● **Work instructions**:
With pictures removed, output every record below exactly as written.

● **Captioned web images**:

- - - - -

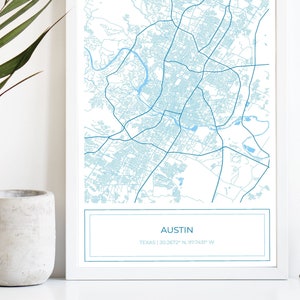 Austin kaart, kaart van Austin, blauwe Austin kaart, Austin poster, kaart van Austin, stadsplattegrond, slaapkamer muur decor boven het bed, alleen digitale download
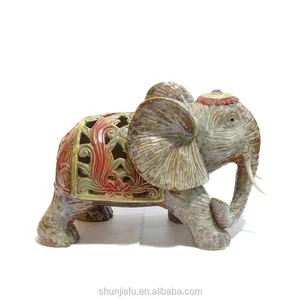 Vietnam Style Folk Art Ceramic Animal Elephant Statues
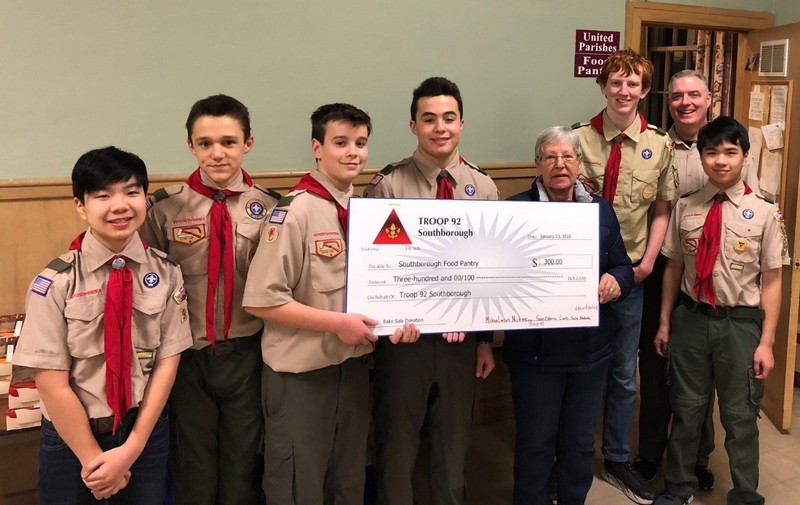 Troop 92 donation to Food Pantry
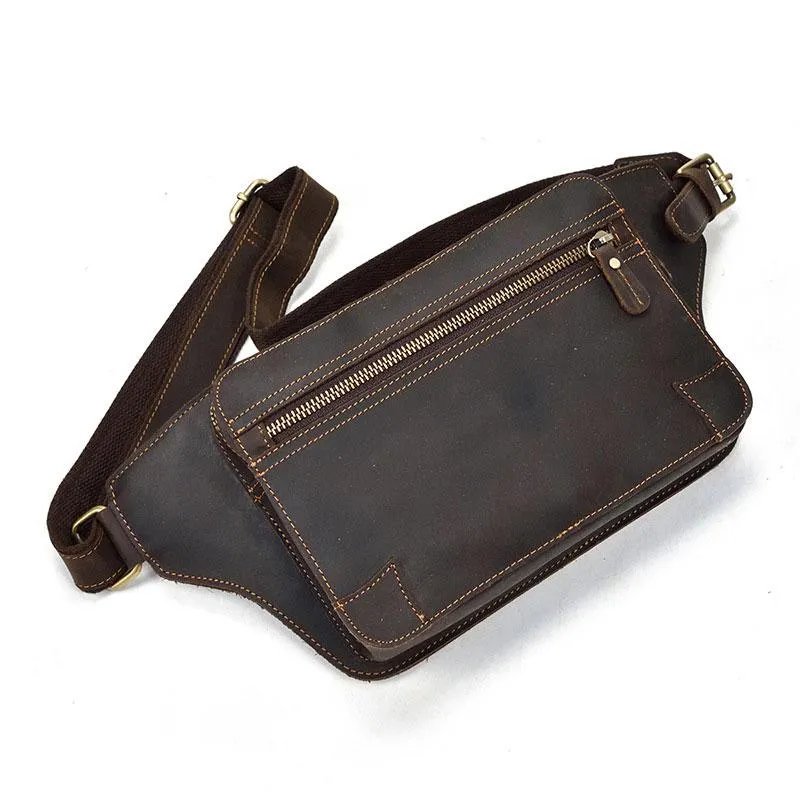 Retro Dark Brown and Brown LEATHER MENS FANNY PACK FOR MEN BUMBAG Vintage WAIST BAGS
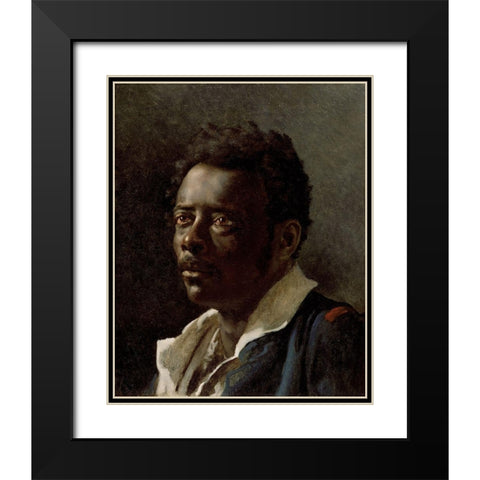 Study of a Model Black Modern Wood Framed Art Print with Double Matting by Gericault, Theodore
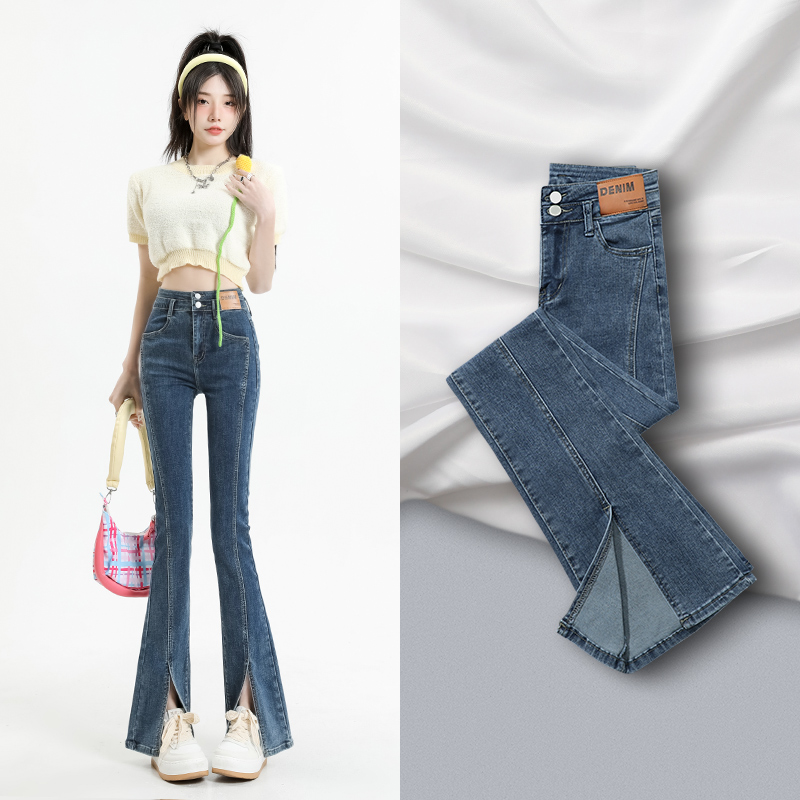 ruiliya/芮丽娅开叉微喇牛仔裤女春秋小个子高腰显瘦修身微喇叭裤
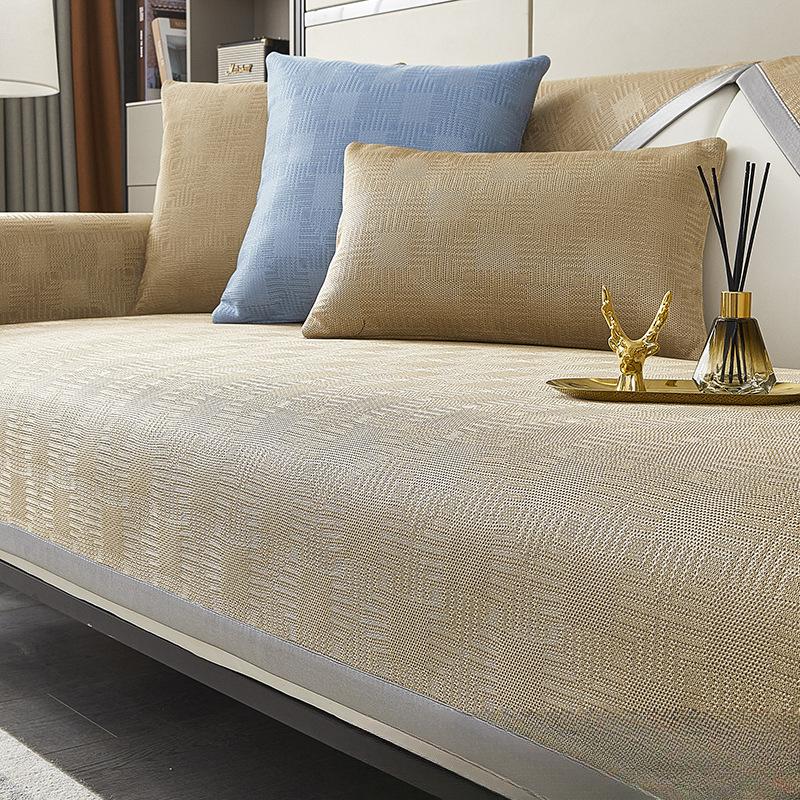 Summer Ice Silk Cool Sofa Cushion Non-Slip Sofa Cushion Summer Leather Cushion Light Luxury Sofa Cover Cloth Cover Cover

- - - - -

● **Output for this exercise**:
 Austin kaart, kaart van Austin, blauwe Austin kaart, Austin poster, kaart van Austin, stadsplattegrond, slaapkamer muur decor boven het bed, alleen digitale download
 Vietnam Style Folk Art Ceramic Animal Elephant Statues
 Troop 92 donation to Food Pantry
 Retro Dark Brown and Brown LEATHER MENS FANNY PACK FOR MEN BUMBAG Vintage WAIST BAGS
 Study of a Model Black Modern Wood Framed Art Print with Double Matting by Gericault, Theodore
 ruiliya/芮丽娅开叉微喇牛仔裤女春秋小个子高腰显瘦修身微喇叭裤
 Summer Ice Silk Cool Sofa Cushion Non-Slip Sofa Cushion Summer Leather Cushion Light Luxury Sofa Cover Cloth Cover Cover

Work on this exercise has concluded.